Material supplied =
(begin)

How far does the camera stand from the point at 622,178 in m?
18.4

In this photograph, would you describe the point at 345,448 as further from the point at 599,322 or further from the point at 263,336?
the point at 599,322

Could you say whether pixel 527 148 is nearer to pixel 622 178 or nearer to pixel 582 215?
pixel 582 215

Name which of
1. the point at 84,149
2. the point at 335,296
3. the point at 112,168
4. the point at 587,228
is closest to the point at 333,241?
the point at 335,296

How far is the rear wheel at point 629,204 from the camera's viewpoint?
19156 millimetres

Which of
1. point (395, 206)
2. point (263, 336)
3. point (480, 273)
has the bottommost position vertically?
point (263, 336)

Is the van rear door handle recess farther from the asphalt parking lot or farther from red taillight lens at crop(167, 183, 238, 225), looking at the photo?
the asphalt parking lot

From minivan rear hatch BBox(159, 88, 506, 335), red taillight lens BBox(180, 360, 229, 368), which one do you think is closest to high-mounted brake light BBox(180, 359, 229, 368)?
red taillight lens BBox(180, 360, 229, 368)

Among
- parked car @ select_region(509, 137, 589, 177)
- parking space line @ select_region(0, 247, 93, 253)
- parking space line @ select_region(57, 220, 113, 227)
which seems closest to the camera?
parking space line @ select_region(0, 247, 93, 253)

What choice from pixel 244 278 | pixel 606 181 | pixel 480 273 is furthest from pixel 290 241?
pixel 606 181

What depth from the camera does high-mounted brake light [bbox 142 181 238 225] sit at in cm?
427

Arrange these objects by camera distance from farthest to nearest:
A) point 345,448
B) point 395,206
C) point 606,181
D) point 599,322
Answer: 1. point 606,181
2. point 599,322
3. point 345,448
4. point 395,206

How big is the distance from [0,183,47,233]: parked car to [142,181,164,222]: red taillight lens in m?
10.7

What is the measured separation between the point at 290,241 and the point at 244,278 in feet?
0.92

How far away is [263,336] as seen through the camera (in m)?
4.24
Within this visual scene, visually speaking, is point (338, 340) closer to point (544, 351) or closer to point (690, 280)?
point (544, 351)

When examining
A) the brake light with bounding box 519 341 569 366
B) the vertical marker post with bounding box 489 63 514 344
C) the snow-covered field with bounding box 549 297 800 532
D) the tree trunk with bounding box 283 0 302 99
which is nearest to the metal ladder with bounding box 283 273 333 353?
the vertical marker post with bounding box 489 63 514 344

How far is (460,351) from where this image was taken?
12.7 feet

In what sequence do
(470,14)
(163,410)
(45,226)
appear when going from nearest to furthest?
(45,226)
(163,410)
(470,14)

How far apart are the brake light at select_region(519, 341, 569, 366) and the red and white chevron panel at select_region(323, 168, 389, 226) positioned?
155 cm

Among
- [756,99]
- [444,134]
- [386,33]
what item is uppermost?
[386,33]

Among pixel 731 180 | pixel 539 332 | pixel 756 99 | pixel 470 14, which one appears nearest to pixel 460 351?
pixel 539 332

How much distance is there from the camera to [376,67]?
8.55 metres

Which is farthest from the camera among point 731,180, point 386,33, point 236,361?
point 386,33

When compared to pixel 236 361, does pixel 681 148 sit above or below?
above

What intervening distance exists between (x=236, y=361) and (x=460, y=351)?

(end)

The task =
Copy out the entries word for word, starting at the line that contains "Which is farthest" and stopping after the last line of the entries.

Answer to the task =
Which is farthest from the camera among point 731,180, point 386,33, point 236,361?
point 386,33

When compared to pixel 236 361, does pixel 681 148 sit above or below?
above

What intervening distance exists between (x=236, y=361) and (x=460, y=351)?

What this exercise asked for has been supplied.